PARENTAL SUBSTANCE ABUSE OFTEN BRINGS CHILDREN TO THE ATTENTION OF THE CHILD WELFARE SYSTEM ---------------------------------------------------------- Chapter 0:2
Children come to the attention of the child welfare system in two ways--either shortly after birth because they were exposed to drugs or alcohol in-utero or sometime later because they have been abused or neglected. Children with substance abusing parents enter foster care in either way.
Many state statutes require that drug- or alcohol-exposed infants be reported, and some of these children are subsequently removed from the custody of their parents if an investigation determines that they have been abused or neglected. In some states, prenatal substance exposure itself constitutes neglect and is grounds for removing children from the custody of their parents. Large numbers of children in foster care are known to have been prenatally substance exposed. In an earlier study, we estimated that close to two-thirds of young foster children in selected locations in 1991 had been prenatally exposed to drugs and alcohol, up from about one-quarter in 1986.
In both years, cocaine was the most prevalent substance that young foster children were known to have been exposed to, and the incidence of this exposure increased from about 17 percent of young foster children in 1986 to 55 percent in 1991. Moreover, among those who had been prenatally exposed who were in foster care in 1991, about one quarter had been exposed to more than one substance. The actual number of young foster children who had been exposed to drugs or alcohol in-utero may have been much higher because we relied on the mother's self-reporting of drug or alcohol use or toxicology test results of the mother or infant to document prenatal exposure. Yet, not all children or mothers are tested at birth for drugs, and even when they are tested, only recent drug or alcohol use can be confirmed.
Older children of substance abusing parents also may enter foster care because they have been abused or neglected as a result of their parents' diminished ability to properly care for them. Abuse and neglect of children of all ages, as reported to CPS agencies, more than doubled from 1.1 million to over 2.9 million between 1980 and 1994, and a Department of Health and Human Services (HHS) report found that the number of CPS cases involving substance abuse can range from 20 to 90 percent, depending on the area of the country. For example, we recently found that about 75 percent of confirmed cases of child abuse and neglect in New York City involved substance abuse by at least one parent or caregiver. Many of these parents live in drug-infested and poor neighborhoods that intensify family problems.
Neglect is most frequently cited as the primary reason children are removed from the custody of their parents and placed in foster care. According to the Office of Child Abuse and Neglect, the children of parents who are substance abusers are often neglected because their parents are physically or psychologically absent while they seek, or are under the influence of, alcohol and other harmful drugs. Sixty-eight percent of young children in foster care in California and New York in 1991 were removed from their parents as a result of neglect or caretaker absence or incapacity. No other reasons for removal accounted for a large portion of entries of young children into foster care. Physical, sexual, and emotional abuse combined accounted for only about 7 percent of removals of these young children.

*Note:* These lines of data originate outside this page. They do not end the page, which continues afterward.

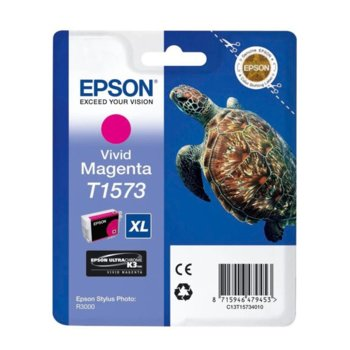 ГЛАВА ЗА EPSON STYLUS PHOTO R3000 - Vivid Magent… product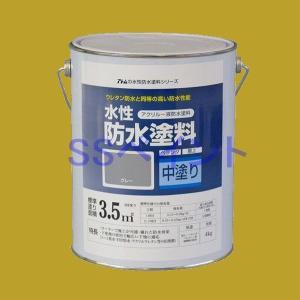 アトムハウスペイント 水性防水塗料 中塗り 色:グレー 4kg|sspaint
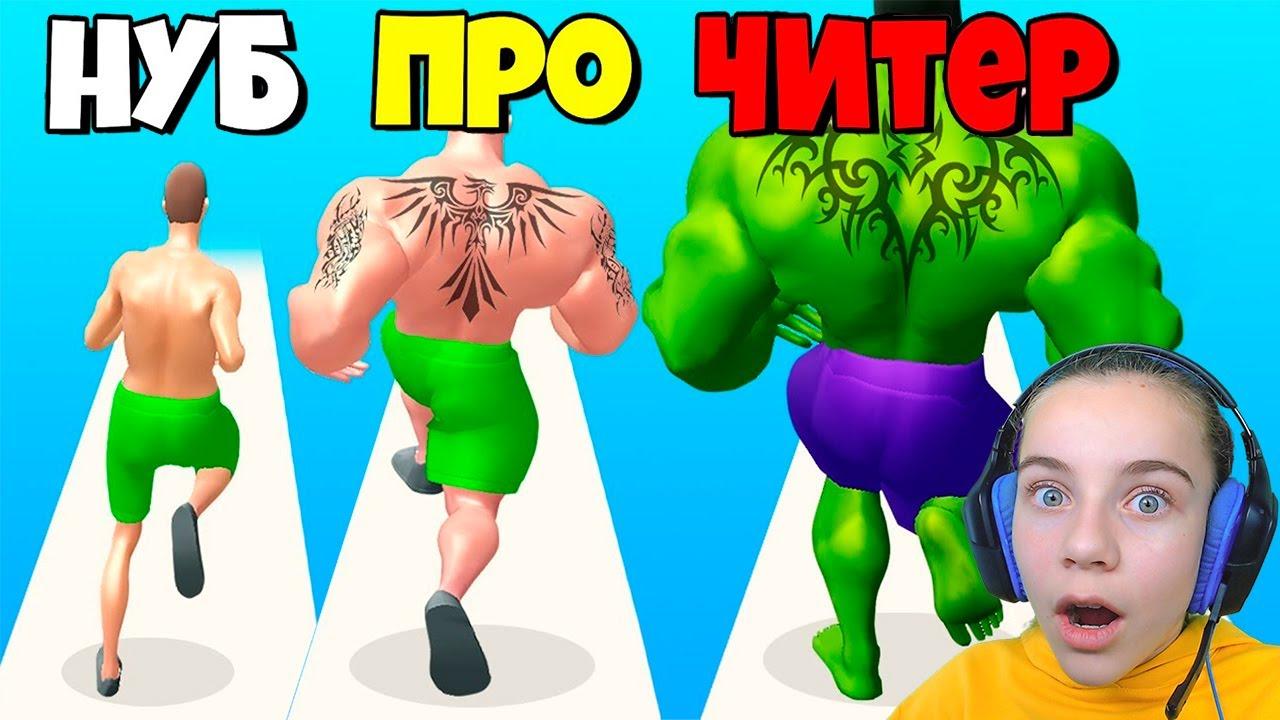 ЭВОЛЮЦИЯ КАЧКА, МАКСИМАЛЬНЫЙ УРОВЕНЬ Muscle Rush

PARENTAL SUBSTANCE ABUSE PLACES ADDITIONAL STRAIN ON THE CHILD WELFARE SYSTEM ---------------------------------------------------------- Chapter 0:3
Parental substance abuse not only adversely affects the well-being of children, it also places additional strain on the child welfare system. The foster care population increased dramatically between 1985 and 1995 and is estimated to have reached about 494,000 by the end of 1995. As a consequence, foster care expenditures have risen dramatically. Between 1985 and 1995, federal foster care expenditures under title IV-E of the Social Security Act increased from $546 million to about $3 billion. We found that a greater portion of foster care expenditures in some locations shifted to the federal government between 1986 and 1991 because much of the growth in the population of young foster children involved poor families who were eligible for federal funding.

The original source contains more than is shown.